*Exercise aim*: Each line in the records that mentions the word "Zealand" needs to be listed.

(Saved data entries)
+-------+

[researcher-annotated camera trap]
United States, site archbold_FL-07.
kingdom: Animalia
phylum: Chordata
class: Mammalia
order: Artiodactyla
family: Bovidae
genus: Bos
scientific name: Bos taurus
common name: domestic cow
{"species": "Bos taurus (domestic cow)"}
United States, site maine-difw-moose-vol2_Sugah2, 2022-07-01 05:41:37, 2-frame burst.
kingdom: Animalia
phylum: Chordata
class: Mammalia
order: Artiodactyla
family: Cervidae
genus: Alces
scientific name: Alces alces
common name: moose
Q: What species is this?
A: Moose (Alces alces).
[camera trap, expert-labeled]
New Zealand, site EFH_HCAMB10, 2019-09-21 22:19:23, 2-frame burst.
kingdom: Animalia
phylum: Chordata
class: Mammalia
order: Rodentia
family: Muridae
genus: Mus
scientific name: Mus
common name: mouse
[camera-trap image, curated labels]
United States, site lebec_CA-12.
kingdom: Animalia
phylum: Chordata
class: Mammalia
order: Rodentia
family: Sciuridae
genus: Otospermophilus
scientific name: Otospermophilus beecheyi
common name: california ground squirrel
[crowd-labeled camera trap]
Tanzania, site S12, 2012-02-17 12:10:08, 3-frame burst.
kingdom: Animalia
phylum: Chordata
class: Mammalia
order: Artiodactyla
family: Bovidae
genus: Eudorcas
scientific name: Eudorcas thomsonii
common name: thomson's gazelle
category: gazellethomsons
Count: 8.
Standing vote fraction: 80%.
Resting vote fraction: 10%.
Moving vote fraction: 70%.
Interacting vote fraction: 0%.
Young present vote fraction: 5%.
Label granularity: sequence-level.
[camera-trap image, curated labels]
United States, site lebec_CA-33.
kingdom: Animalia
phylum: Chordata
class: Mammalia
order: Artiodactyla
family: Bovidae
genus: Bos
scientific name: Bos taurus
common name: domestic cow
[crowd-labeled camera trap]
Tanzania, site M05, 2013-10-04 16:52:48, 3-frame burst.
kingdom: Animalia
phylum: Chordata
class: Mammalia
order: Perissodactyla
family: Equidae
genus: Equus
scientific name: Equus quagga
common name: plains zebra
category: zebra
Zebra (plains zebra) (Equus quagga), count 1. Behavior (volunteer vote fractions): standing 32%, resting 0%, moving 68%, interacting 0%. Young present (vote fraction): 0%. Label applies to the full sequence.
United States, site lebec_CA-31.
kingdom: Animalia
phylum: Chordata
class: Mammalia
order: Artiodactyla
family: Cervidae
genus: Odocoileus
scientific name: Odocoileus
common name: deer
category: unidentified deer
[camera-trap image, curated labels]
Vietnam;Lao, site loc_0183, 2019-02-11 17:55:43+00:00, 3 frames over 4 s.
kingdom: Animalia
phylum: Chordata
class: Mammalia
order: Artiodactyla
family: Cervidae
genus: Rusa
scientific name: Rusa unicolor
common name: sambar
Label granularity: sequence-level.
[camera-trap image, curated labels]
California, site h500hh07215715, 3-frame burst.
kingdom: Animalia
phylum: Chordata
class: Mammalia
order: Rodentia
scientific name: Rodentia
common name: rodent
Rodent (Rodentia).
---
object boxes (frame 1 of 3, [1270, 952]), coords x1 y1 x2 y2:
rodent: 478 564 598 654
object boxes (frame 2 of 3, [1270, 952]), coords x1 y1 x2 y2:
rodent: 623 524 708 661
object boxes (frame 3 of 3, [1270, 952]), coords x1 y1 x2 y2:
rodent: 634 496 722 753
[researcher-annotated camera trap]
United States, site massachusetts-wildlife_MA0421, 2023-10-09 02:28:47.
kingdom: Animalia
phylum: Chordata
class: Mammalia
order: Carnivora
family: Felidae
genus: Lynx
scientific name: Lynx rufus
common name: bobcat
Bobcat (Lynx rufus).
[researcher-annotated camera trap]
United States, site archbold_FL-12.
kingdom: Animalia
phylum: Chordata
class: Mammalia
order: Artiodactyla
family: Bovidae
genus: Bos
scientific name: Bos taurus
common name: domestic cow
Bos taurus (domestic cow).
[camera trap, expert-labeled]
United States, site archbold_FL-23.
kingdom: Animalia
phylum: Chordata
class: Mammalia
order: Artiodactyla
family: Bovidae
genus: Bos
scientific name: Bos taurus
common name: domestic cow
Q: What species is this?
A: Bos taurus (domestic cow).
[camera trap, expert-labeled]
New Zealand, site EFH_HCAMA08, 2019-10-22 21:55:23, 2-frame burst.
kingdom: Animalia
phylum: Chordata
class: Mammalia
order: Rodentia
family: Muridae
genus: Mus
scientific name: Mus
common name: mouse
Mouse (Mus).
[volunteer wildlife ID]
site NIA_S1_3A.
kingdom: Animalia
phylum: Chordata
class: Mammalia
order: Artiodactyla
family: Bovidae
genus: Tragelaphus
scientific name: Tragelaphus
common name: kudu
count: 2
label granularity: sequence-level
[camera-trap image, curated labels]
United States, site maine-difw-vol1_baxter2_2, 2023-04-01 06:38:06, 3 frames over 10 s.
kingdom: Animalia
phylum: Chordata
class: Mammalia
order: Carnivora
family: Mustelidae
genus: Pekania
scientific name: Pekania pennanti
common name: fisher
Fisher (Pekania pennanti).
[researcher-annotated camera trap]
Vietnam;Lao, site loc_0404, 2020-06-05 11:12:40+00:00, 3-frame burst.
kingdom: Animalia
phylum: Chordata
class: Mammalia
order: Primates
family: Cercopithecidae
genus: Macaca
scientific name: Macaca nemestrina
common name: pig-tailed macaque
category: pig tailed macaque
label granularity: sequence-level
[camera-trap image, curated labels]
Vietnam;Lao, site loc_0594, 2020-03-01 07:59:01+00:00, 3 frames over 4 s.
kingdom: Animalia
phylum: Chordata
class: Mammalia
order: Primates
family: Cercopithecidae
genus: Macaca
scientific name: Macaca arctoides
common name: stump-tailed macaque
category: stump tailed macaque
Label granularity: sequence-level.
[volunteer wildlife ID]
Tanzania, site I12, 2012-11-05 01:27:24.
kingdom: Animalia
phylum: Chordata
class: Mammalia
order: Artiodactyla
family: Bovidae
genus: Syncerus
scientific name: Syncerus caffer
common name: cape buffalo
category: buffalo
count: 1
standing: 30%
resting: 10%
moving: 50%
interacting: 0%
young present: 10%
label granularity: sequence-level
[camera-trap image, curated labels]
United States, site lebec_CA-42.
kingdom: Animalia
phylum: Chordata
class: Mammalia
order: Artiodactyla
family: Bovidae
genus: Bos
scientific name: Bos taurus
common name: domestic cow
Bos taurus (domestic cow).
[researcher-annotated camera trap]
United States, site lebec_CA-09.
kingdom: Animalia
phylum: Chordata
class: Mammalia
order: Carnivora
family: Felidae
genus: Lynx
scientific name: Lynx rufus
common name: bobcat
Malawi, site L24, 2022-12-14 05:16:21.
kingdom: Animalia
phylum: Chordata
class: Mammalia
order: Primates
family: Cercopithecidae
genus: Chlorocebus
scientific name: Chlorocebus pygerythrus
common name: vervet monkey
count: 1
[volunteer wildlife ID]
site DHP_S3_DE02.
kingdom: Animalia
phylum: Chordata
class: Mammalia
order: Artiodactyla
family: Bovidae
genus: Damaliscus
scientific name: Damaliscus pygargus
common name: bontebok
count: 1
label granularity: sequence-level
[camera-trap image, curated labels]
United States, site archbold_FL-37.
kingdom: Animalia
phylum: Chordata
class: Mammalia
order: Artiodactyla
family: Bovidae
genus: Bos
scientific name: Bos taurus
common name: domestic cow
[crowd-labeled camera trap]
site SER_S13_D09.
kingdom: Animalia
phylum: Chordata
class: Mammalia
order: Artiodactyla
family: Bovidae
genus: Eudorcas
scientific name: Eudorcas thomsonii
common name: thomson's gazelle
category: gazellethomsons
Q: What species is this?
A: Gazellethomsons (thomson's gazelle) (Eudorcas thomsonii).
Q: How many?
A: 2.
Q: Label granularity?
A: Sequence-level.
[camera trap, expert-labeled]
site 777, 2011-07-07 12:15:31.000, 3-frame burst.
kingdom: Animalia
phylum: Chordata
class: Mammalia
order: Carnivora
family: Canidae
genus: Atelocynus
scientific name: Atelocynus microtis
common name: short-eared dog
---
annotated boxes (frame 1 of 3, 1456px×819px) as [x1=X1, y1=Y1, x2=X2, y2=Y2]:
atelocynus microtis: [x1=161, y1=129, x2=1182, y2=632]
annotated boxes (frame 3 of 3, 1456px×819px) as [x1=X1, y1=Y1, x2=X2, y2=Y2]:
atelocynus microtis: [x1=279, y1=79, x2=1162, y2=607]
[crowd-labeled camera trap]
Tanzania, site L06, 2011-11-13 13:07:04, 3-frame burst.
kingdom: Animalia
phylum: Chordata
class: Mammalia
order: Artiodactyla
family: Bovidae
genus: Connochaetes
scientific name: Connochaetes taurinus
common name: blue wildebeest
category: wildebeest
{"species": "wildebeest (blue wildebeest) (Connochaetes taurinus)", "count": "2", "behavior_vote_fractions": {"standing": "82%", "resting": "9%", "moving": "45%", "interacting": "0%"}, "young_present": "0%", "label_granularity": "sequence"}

+-------+

*Answer to the problem*:
New Zealand, site EFH_HCAMB10, 2019-09-21 22:19:23, 2-frame burst.
New Zealand, site EFH_HCAMA08, 2019-10-22 21:55:23, 2-frame burst.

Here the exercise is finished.